Mit einer Patientenverfügung und dem letzten Willen kann man zudem eine genauere Auskunft darüber geben, bis zu welchem Punkt beispielsweise lebensverlängernde Maßnahmen durchgeführt werden sollen. Menschen, die sich vor einem langwierigen Sterben fürchten, finden hier also erste Anlaufstellen, die die Angst vor einem Ausgeliefertsein und anderen Horrorszenarien zum Lebensende lindern.
Wenn ein Mensch derweil aufgrund persönlicher Lebensumstände und Depressionen nicht mehr leben möchte, ist es wichtig zu wissen, dass es hier ebenfalls Hilfsangebote gibt. Wie auch, dass man nicht für immer mit diesem Lebensgefühl leben muss. Betroffene müssen sich auch nicht schämen und sollten sich nicht aufgrund der Befürchtung, dass niemand helfen kann, diesen Angeboten entziehen. Denn eine psychiatrische Behandlung kann in vielen Fällen für eine seelische Entlastung sorgen.

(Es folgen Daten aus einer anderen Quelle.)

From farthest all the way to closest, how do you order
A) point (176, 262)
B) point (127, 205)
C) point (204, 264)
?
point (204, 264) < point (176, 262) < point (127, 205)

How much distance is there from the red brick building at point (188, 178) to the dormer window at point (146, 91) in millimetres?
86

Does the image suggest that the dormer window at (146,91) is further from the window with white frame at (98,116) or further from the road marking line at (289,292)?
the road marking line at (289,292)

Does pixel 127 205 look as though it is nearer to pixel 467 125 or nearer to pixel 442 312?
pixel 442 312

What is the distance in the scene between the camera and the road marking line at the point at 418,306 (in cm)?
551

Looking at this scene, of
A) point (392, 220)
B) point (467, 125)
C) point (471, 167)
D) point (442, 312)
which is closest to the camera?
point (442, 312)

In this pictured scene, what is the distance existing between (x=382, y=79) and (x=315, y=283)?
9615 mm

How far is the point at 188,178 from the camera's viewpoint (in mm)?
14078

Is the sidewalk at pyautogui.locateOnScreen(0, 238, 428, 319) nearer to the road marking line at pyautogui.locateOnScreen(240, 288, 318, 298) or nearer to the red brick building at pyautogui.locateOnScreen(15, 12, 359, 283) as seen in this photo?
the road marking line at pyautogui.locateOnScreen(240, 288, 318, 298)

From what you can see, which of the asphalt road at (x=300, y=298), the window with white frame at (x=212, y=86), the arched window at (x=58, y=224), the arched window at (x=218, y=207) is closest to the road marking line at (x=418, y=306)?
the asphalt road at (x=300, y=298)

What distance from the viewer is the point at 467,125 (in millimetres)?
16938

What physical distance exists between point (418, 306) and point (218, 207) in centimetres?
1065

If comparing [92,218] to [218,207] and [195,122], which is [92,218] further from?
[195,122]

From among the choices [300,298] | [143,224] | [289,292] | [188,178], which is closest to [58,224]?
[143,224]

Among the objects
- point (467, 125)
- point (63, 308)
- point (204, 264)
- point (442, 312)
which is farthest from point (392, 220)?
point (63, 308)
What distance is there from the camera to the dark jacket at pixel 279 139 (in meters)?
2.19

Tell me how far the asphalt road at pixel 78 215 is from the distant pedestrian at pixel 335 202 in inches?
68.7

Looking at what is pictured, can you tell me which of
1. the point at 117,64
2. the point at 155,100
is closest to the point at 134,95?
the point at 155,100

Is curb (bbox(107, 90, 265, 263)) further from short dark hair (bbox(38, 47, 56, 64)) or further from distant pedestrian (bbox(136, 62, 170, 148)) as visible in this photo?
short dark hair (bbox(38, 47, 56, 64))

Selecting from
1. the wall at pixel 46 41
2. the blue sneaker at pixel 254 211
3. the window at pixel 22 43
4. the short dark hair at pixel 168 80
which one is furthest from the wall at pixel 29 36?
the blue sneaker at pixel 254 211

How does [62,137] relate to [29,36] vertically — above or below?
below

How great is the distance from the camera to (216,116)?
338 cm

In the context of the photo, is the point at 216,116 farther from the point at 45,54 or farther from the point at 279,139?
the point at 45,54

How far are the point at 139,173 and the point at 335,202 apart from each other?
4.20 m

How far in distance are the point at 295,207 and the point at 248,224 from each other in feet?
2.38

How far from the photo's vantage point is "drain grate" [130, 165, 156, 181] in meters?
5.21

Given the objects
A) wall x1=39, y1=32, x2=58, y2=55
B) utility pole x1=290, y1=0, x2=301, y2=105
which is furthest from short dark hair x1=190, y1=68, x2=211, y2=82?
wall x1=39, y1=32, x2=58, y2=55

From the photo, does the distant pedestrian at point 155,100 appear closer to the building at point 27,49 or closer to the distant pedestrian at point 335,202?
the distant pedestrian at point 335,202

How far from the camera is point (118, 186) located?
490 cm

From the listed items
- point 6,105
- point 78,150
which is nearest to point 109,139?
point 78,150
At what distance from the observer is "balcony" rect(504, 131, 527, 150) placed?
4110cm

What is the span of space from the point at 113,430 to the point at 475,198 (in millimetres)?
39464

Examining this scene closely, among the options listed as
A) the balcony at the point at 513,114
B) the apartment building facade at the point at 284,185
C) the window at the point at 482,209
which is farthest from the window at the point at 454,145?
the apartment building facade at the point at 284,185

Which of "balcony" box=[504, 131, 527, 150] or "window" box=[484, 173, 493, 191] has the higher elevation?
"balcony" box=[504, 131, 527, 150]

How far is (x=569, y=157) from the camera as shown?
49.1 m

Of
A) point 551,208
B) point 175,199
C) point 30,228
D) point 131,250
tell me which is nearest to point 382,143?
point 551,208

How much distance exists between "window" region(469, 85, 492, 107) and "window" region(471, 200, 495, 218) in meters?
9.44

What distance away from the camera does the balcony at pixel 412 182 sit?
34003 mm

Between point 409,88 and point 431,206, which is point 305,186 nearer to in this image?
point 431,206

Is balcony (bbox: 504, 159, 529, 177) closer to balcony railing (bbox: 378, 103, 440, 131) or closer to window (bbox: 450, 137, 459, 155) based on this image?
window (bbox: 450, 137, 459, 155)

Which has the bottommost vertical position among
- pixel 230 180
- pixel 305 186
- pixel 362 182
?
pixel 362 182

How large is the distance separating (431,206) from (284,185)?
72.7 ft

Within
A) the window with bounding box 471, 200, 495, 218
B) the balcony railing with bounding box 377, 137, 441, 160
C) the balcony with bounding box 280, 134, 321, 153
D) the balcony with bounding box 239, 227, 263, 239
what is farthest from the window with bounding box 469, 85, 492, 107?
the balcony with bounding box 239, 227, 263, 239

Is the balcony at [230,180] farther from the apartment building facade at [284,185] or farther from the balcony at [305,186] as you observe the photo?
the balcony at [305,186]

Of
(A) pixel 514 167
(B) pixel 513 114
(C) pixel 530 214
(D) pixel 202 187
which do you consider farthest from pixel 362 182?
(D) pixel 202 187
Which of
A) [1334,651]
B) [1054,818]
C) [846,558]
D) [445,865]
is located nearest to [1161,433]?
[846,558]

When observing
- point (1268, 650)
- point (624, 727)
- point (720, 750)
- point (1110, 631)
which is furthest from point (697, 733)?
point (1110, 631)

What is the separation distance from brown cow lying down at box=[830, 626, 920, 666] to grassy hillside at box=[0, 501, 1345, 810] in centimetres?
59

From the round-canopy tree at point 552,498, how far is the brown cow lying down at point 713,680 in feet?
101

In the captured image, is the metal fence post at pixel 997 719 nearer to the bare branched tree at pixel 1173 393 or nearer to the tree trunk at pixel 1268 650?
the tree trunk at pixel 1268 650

Wenn Beruf und Privatleben aus dem Lot geraten und der Druck zu groß wird, sollte zudem auch unbedingt die Möglichkeit genutzt werden, sich eine längerfristige Auszeit zu gönnen. Helfen kann hier, sich bewusst zu machen, dass wir zwar in einer Leistungsgesellschaft leben, es aber kein Stigma ist, die seelische Gesundheit zur Priorität zu erklären. Und dass man nicht alleine mit diesem Lebensgefühl ist. Es ist für alle Betroffenen ein langer Weg, doch es gibt nachweislich sehr viele Beispiele die beweisen, dass ein Selbstmordwunsch therapiert werden kann.